TEXT PASSAGE —

§

= George N. Schlesinger =

Hungarian philosopher, rabbi, and author (1925–2013)

George Nathan Schlesinger (Nov 7, 1925 – June 27, 2013) was a philosopher, rabbi, and author. He made major contributions in the areas of philosophy of religion, and philosophy of science. He taught and conducted research as a professor of philosophy at the University of North Carolina at Chapel Hill, from 1967 to 1999, and as a visiting professor at several other universities. His teaching and research interests included philosophy of time, philosophy of logic, and theism. He authored 10 books and more than 300 articles, earned many awards, and gave many presentations as a sought after speaker. His presentations at a summer conference resulted in the Philosophy of Time Society. This society is still active to this date. Schlesinger was also an ordained rabbi, and authored many articles in the area of philosophy of Judaism. He led services, and taught at the University of North Carolina Hillel, as well as yeshivas and synagogues in England, Australia, and Israel. As an author, he has been largely collected by libraries worldwide.

== Early life and Yeshiva education ==
George Schlesinger, whose Hebrew name is Harav Nattan ben Harav Shmuel, was born in Budapest, Hungary on November 7, 1925. In the late 1930s, before World War II, the Nazis were approaching Hungary. In 1939, at the age of 13 or 14, Schlesinger, his brother, and parents were able to obtain a visa and escape to Palestine.

§

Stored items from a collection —
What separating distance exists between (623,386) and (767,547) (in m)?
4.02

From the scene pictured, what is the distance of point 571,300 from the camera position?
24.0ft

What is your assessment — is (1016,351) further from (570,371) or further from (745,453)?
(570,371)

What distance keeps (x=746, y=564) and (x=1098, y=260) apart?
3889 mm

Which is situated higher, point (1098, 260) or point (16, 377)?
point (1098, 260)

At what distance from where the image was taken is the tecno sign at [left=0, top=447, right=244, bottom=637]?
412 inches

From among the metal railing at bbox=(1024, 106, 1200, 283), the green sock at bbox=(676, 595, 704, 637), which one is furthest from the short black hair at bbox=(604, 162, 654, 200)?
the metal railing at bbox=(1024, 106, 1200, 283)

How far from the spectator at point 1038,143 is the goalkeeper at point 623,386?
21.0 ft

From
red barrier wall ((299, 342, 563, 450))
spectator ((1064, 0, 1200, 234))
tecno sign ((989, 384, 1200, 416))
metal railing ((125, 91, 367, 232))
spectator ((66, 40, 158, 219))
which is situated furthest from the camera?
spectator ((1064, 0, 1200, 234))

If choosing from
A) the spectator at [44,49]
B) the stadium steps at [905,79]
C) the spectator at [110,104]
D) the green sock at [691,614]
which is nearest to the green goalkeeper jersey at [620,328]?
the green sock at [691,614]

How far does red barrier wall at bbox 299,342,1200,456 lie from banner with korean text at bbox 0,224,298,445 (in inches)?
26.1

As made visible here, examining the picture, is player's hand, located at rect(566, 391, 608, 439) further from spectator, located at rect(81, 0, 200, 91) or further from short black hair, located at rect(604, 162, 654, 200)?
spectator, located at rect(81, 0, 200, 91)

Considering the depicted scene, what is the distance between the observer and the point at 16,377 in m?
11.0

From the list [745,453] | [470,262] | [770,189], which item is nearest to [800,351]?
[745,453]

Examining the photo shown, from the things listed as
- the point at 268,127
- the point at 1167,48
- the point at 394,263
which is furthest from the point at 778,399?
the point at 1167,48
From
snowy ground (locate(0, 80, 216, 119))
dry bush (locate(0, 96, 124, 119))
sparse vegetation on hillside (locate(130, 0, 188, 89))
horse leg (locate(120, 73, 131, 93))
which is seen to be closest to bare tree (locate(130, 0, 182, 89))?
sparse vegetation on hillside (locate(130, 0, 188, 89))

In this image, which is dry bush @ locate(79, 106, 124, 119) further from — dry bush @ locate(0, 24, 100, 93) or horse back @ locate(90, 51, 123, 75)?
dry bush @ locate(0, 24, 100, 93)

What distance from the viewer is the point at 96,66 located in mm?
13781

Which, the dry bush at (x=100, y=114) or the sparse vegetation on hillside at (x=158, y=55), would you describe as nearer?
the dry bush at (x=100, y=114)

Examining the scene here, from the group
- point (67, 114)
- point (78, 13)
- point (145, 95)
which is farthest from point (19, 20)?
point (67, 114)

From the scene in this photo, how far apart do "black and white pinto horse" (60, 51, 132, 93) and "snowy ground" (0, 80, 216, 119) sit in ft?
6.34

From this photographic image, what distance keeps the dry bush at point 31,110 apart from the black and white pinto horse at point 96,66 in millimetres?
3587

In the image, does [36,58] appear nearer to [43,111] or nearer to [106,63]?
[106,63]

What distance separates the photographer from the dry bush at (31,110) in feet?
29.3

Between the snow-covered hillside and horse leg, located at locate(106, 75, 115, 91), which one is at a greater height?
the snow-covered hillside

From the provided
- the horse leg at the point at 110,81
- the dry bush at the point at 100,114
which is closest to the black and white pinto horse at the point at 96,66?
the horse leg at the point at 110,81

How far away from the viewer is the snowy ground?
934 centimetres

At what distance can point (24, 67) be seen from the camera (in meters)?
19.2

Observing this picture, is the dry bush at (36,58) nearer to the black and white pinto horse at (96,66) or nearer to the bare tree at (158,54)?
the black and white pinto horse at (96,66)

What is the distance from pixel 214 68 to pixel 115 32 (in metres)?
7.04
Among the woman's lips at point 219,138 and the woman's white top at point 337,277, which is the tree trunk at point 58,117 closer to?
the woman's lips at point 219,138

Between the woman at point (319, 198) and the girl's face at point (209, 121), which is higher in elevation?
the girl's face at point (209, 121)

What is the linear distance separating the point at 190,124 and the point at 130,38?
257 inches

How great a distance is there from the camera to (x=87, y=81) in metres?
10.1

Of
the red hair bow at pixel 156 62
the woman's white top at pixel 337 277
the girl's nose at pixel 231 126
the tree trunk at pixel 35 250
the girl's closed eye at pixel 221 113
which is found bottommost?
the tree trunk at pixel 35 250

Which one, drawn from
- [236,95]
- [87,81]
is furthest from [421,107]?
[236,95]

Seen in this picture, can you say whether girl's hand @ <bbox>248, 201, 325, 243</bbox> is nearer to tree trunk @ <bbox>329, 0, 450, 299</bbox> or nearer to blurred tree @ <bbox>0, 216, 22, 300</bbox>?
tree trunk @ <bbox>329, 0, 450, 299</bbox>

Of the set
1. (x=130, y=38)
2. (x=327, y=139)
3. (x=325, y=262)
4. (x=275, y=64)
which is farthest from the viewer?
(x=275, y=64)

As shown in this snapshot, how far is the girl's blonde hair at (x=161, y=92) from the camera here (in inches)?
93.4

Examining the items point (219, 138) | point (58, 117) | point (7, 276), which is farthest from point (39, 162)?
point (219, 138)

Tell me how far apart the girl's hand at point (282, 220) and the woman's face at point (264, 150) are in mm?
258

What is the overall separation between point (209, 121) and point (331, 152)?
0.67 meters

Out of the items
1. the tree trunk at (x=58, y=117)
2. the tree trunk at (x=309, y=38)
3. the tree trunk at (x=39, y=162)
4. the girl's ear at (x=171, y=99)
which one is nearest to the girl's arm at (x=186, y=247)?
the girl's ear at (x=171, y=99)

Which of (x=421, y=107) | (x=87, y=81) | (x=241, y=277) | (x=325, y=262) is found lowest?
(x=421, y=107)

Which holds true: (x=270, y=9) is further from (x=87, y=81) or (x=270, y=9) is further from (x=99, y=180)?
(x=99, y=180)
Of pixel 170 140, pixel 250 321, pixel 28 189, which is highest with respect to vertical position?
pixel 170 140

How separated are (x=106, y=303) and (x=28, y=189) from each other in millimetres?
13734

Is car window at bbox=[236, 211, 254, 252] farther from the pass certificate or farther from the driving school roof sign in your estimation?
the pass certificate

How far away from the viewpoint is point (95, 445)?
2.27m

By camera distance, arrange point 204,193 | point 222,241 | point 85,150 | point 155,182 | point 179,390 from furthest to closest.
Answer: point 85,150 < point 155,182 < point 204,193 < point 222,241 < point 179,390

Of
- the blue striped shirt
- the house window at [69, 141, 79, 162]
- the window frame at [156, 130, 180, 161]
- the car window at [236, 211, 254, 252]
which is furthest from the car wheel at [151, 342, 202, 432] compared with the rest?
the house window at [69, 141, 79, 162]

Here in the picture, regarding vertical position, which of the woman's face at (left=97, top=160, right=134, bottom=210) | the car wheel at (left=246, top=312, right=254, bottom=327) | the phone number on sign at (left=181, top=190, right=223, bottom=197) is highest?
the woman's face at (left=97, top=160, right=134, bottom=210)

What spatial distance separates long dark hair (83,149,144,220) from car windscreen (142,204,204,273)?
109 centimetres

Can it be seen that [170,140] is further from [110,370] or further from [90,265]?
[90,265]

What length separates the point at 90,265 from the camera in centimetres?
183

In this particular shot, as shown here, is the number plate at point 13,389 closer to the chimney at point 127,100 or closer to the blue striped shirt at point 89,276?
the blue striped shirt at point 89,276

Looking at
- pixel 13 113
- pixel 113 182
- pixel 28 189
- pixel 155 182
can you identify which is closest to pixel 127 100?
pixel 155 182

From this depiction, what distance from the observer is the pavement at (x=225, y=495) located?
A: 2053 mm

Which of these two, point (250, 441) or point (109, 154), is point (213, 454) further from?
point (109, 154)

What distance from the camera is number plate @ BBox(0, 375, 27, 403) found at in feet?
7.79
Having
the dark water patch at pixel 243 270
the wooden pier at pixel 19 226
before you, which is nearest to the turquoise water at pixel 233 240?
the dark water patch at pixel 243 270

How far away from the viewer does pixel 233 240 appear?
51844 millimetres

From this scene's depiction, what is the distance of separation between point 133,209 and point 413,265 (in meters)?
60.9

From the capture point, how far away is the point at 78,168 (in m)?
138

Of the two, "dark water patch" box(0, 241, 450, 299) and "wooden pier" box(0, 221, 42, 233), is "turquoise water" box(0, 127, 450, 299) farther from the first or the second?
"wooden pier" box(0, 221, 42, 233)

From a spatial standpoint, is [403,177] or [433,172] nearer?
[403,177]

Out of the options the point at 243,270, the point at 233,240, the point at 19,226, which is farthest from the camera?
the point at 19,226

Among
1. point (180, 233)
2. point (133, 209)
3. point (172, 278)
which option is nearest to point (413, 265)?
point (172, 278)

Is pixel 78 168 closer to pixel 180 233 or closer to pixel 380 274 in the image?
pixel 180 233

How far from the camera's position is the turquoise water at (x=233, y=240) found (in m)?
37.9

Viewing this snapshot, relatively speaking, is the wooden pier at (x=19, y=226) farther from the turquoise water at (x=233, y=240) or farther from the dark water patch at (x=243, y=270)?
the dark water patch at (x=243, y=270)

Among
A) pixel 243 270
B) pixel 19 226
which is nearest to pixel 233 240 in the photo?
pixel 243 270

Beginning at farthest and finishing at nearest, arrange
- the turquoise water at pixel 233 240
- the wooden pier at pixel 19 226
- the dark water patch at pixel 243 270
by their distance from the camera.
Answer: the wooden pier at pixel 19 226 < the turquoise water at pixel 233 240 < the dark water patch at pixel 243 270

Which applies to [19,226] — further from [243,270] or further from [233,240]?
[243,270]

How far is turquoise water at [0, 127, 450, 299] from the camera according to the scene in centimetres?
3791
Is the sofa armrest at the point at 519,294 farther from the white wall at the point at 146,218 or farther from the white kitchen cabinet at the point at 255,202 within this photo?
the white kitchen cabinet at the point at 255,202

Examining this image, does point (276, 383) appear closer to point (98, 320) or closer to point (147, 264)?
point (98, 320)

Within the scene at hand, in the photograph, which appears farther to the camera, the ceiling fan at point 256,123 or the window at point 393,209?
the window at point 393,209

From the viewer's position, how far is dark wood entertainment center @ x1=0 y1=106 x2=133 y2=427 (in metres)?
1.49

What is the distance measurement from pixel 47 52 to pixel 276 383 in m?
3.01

§

REQUIRED TASKS —
A. In the George N. Schlesinger biography, what society grew out of his presentations at a summer conference?
B. Carry on the George N. Schlesinger biography from where it stops.

ANSWER LIST —
A. The Philosophy of Time Society.

B.
They settled in Bnei Brak, living next door to Rav Karelitz, who later became famous and known as the Hazon Ish. Schlesinger later studied at the Yeshiva Kol Torah and the Chevron Yeshiva. At 23, Schlesinger worked as a Rosh Yeshiva (teacher) at Yeshivat Bnei Akiva in Kfar ha-Roeh. He was soon thereafter ordained as a Rabbi in 1948. In 1950 at Kfar ha-Roeh, he met his wife, Shulamit.

== Secular studies ==
Unlike many of the other Yeshiva students, Schlesinger had a desire to study English and secular studies in addition to his Torah learning. Shortly after getting married, Schlesinger and his wife, Shulamit, moved to England. He taught at a Jewish institution in Manchester, England. He went on to receive his B.Sc. and M.Sc in Physics at the University of London. Schlesinger and his wife then moved to Australia. He received his PhD in Philosophy from the University of Melbourne in 1959.

== Career ==
In Melbourne, Schlesinger helped run a network of orthodox schools and published a periodical for children and parents. He also was a volunteer rabbi in Canberra, Australia where his son David was born. After receiving his PhD, he taught at the Australian National University, in Canberra from 1960 until 1967, and reached the rank of Reader, equivalent to a full professor.

=== Philosophy professor at University of North Carolina ===
In 1967, Schlesinger moved from Australia to North Carolina, where he began teaching and conducting research as a professor of philosophy at the University of North Carolina in Chapel Hill. He continued to work at the university until his retirement in 1999. During the time he was at the University of North Carolina, he was also a visiting professor many times at the Bar-Ilan University in Israel. He was also a visiting professor at several other universities, including University of Minnesota, the University of Pittsburgh, and the University of Texas.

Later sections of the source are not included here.